Discussion and Conclusion

We herein establish the use of caged fluorophores for smFRET studies of diffusing biomolecules. For the “caged FRET” methodology with photoactivation, we suggest the simple addition of an UV laser to a confocal microscope for photoactivation during diffusion. The applied laser wavelength needs to be chosen according to the absorbance properties of the caged species that is often found in a range below 400 nm.[33,34,37] Using this approach, we could remove ambiguous interactions of fluorophores that appear in FRET assays of oligonucleotides and multisubunit proteins with more than two fluorescent labels. For this, we used caged rhodamines and reductive caging of cyanines with subsequent photoactivation. In an even simpler approach, reductive caging can be used to remove overlabeled protein (more than one donor or acceptor) without any UV activation as demonstrated in detergent-solubilized membrane transporter BetP. Caged FRET is also distinct from other established approaches such as photoswitchable FRET,[35,36] which relies on surface-immobilized molecules and stochastic activation of, e.g., acceptor dyes. Stochastic switching would be compatible with caged FRET only if the photoswitching could be made substantially faster as is now to allow photoactivation during diffusion through the confocal volume.[46,47]
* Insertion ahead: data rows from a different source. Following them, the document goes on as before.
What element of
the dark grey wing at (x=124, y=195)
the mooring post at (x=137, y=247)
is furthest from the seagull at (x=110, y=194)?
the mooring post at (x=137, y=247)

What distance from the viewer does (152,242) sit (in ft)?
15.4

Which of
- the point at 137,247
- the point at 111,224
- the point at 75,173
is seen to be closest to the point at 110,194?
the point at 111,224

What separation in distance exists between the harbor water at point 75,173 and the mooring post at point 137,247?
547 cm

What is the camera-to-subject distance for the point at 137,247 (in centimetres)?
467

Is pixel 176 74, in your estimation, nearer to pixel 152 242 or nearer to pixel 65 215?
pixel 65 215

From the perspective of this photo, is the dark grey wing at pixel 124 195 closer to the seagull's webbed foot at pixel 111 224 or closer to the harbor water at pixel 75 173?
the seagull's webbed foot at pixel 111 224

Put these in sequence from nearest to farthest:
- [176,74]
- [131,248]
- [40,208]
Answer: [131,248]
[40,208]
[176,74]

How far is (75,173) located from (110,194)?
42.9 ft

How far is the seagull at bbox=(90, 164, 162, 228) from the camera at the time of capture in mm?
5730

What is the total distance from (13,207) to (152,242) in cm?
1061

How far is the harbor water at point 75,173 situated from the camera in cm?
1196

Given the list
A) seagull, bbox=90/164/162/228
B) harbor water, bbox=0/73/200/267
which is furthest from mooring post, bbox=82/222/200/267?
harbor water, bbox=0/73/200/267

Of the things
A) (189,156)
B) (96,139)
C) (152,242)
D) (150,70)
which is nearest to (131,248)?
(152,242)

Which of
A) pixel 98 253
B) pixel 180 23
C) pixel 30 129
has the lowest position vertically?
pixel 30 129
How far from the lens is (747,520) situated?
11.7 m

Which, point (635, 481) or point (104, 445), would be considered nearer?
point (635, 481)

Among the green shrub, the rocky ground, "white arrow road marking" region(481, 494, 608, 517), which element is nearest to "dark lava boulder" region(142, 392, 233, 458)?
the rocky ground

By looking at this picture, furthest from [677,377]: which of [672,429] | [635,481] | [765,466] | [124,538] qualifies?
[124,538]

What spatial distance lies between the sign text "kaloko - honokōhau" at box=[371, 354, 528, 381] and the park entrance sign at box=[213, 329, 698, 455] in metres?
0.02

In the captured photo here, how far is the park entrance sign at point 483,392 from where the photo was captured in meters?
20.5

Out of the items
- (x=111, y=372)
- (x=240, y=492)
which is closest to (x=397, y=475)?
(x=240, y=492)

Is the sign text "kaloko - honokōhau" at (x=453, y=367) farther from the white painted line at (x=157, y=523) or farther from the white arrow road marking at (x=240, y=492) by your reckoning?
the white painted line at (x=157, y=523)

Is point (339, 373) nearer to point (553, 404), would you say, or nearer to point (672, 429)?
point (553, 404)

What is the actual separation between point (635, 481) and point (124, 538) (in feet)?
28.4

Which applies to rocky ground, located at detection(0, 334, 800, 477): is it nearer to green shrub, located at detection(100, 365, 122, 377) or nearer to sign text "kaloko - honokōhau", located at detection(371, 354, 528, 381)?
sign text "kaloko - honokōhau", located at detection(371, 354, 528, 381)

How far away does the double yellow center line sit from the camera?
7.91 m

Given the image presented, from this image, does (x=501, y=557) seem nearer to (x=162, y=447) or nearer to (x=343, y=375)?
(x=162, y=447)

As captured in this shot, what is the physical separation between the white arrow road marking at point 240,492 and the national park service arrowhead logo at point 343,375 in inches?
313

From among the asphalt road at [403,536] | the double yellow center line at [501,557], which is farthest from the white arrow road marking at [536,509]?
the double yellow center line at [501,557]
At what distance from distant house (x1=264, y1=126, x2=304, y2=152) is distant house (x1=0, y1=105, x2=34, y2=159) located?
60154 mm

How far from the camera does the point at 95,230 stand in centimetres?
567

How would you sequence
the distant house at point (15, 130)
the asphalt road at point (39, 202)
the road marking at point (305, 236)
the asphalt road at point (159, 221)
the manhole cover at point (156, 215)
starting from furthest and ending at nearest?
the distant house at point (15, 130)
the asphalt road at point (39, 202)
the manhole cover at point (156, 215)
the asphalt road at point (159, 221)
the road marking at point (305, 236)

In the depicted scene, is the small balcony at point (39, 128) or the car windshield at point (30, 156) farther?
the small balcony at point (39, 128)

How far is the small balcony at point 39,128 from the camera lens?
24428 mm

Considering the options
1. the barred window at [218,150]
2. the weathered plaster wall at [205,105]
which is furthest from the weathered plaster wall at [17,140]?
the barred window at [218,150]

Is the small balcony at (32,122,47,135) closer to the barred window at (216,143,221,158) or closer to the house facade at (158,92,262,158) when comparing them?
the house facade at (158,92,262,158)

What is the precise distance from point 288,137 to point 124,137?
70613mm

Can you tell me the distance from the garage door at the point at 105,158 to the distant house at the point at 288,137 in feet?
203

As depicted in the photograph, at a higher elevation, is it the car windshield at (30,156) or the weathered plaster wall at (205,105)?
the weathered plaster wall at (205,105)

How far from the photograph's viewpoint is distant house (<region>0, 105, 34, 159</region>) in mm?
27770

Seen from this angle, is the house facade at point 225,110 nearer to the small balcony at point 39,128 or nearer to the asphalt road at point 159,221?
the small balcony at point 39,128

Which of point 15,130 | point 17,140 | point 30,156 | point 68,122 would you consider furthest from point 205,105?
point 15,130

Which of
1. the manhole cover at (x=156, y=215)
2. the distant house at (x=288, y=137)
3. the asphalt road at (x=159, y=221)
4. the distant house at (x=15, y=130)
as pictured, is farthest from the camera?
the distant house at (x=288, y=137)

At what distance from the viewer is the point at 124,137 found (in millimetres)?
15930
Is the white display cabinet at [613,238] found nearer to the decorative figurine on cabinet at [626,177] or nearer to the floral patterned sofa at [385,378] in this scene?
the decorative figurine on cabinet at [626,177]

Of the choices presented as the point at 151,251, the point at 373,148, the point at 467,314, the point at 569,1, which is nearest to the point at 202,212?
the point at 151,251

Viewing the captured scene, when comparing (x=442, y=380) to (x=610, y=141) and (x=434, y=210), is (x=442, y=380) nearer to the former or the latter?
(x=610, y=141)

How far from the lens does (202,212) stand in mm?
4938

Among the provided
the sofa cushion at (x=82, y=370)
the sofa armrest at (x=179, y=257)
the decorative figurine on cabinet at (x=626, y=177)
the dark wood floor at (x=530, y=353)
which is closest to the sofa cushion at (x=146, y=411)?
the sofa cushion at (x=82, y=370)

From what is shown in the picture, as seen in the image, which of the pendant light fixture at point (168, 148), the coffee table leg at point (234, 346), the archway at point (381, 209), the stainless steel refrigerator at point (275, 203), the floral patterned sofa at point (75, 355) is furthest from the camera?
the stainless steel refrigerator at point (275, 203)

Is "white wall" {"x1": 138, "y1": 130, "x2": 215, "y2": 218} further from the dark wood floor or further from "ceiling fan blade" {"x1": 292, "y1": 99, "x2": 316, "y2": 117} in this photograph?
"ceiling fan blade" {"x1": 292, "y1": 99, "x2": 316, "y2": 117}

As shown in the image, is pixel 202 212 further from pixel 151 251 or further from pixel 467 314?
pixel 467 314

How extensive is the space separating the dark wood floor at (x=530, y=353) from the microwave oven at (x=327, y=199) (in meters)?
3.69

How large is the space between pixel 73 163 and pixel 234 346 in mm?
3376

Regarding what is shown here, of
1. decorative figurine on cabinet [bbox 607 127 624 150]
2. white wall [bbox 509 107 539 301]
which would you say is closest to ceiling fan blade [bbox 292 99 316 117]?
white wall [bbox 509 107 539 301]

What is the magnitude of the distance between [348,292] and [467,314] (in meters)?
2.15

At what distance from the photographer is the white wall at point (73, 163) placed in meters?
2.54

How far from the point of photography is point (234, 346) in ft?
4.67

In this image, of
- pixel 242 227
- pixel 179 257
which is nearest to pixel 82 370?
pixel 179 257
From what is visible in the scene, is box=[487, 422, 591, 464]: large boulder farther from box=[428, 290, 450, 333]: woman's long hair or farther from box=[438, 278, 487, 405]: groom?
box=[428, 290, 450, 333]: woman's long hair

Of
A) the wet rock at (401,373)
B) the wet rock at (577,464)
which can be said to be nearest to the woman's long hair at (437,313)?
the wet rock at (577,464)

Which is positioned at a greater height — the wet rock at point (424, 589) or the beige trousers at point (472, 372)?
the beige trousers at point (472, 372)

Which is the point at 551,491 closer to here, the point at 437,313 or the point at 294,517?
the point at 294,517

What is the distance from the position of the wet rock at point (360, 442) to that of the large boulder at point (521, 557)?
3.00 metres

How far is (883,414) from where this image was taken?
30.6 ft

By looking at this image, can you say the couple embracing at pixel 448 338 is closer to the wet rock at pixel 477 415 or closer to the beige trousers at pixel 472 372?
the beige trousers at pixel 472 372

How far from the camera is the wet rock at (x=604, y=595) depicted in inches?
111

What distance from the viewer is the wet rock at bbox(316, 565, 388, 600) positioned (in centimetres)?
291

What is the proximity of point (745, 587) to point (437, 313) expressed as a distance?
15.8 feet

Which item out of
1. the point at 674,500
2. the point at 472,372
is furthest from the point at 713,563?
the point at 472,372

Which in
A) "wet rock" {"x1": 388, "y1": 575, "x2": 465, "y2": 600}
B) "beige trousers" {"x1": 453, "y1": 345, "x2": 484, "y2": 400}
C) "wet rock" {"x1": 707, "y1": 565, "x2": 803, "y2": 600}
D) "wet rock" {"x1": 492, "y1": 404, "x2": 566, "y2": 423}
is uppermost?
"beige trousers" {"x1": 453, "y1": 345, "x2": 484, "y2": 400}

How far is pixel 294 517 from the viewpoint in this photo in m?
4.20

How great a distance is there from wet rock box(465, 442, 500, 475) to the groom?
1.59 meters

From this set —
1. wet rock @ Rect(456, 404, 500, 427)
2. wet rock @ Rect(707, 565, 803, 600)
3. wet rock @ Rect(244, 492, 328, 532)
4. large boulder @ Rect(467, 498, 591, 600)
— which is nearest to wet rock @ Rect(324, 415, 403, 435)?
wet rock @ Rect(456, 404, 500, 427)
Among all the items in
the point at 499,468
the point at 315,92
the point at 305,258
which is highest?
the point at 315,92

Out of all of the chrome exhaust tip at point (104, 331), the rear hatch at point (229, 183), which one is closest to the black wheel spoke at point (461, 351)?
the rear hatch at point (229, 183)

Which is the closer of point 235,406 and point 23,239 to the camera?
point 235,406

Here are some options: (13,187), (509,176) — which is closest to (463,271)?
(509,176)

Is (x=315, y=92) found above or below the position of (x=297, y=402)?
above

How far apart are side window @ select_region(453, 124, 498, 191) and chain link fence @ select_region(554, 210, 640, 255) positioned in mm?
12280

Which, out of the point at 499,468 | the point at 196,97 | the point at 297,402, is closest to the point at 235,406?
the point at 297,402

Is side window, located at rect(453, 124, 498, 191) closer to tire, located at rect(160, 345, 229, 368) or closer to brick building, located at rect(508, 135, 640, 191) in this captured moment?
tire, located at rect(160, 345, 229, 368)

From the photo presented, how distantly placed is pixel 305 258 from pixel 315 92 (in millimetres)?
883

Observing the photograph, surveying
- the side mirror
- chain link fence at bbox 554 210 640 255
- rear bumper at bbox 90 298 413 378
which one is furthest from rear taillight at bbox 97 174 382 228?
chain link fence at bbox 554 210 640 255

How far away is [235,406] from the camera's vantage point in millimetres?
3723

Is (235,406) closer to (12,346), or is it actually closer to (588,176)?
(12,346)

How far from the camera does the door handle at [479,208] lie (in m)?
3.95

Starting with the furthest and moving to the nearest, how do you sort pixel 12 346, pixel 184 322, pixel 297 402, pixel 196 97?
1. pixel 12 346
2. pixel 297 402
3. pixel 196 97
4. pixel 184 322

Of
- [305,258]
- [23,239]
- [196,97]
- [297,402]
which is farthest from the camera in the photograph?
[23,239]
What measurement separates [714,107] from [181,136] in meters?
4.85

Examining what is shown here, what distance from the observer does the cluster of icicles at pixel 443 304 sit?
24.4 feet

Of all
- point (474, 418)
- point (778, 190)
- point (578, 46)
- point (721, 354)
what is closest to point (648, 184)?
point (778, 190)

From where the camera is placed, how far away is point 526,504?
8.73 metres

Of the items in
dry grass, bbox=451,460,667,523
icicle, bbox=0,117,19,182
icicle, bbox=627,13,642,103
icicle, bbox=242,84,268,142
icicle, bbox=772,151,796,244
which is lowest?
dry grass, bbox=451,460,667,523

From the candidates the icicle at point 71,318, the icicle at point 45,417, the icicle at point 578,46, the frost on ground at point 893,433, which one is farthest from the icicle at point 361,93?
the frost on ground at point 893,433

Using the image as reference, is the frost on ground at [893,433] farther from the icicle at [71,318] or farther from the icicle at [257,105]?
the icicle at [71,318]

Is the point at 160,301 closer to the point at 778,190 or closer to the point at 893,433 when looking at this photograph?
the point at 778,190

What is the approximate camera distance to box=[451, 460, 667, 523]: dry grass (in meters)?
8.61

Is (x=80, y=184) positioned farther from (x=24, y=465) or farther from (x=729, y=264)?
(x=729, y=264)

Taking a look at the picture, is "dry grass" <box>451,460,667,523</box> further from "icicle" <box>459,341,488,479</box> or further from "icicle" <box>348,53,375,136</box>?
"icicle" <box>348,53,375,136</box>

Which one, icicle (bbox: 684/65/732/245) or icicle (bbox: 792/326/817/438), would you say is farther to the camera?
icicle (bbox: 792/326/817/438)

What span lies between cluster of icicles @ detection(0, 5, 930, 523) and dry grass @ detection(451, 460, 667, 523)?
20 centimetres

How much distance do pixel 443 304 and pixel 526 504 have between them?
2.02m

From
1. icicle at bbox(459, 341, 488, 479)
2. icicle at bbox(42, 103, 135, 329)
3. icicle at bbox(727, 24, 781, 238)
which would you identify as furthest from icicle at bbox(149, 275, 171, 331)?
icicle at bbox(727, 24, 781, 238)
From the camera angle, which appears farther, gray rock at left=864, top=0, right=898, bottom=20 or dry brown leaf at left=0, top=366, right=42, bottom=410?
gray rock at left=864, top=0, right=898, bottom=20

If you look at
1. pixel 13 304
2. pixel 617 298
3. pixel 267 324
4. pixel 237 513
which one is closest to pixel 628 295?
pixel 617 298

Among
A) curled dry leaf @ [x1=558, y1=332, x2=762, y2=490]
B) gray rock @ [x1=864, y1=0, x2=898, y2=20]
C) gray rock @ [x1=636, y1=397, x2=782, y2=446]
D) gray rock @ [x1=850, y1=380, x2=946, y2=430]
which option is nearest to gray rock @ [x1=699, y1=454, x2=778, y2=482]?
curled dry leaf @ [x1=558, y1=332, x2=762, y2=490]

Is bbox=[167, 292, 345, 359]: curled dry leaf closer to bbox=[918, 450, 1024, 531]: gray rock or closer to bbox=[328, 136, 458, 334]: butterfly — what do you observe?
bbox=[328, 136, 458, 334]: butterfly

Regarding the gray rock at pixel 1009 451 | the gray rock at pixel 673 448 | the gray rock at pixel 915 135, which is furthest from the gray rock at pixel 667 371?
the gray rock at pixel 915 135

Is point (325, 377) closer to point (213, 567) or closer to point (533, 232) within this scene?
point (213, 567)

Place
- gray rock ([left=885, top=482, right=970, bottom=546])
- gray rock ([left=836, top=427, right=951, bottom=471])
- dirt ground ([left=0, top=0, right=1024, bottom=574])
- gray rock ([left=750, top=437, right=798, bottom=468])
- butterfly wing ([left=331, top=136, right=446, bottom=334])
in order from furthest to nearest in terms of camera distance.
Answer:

In the future, we envision that caged FRET not only will be useful for improvement of labeling properties but also might allow solution-based smFRET at elevated concentrations.[48] This would allow studies of two interacting biomolecules with nanomolar to micromolar affinity.[49] For such experiments, the respective biochemical partners would be labeled with a caged donor and caged acceptor. To allow smFRET observation, simultaneous photoactivation of both labels is needed during diffusion through the confocal volume. A strict requirement for such an assay is that both donor and acceptor fluorophore be caged and activated similarly well in the same buffer and for the same UV intensity. In this respect, a combination of caged FRET with local activation of dye,[50] where a FRET acceptor is photoactivated (more) efficiently whenever it is close to the donor fluorophore, could be useful. Out of curiosity, we explored the practical limits of the general idea. When incubating a 1 μM solution of Cy5-COOH with 100 mM NaBH4 for 48 h, we observed <1 burst/s under standard ALEX conditions (data not shown), indicating that micromolar concentrations are indeed accessible. While the Cy5 fluorophore was caged effectively, the photoactivation reaction was extremely inefficient and has to be optimized for practical future use. The low activation efficiency of Cy5 in the presence of strong reducing agents is in accordance with published studies and relates to the need for strong oxidants. Ultimately, the achievable concentration of caged smFRET will be a compromise of different factors because effective caging is often linked to inefficient photoactivation. Thus, a potent donor and acceptor pair must be identified, where the two requirements, i.e., efficient caging and photoactivation, are fulfilled.

While the experiments presented here are of proof-of-principle character, they demonstrate the possibilities of temporal separation of fluorescent signals for FRET-based assays. Such a strategy is already widely used in localization-based super-resolution microscopy (PALM,[51] STORM,[52] and PAINT[53]). We consequently think that the caged FRET methodology relates to other multiruler techniques in a manner like stochastic super-resolution techniques (STORM and PALM) compare to targeted nanoscopy (STED and RESOLFT[54,55]). This idea might be useful for distinguishing multidimensional smFRET-based approaches such as photoswitchable FRET and caged FRET (temporal signal separation) from combinations of different rulers, e.g., PIFE-FRET,[17,18] PET-FRET,[56] or farFRET[57] (spatial signal separation).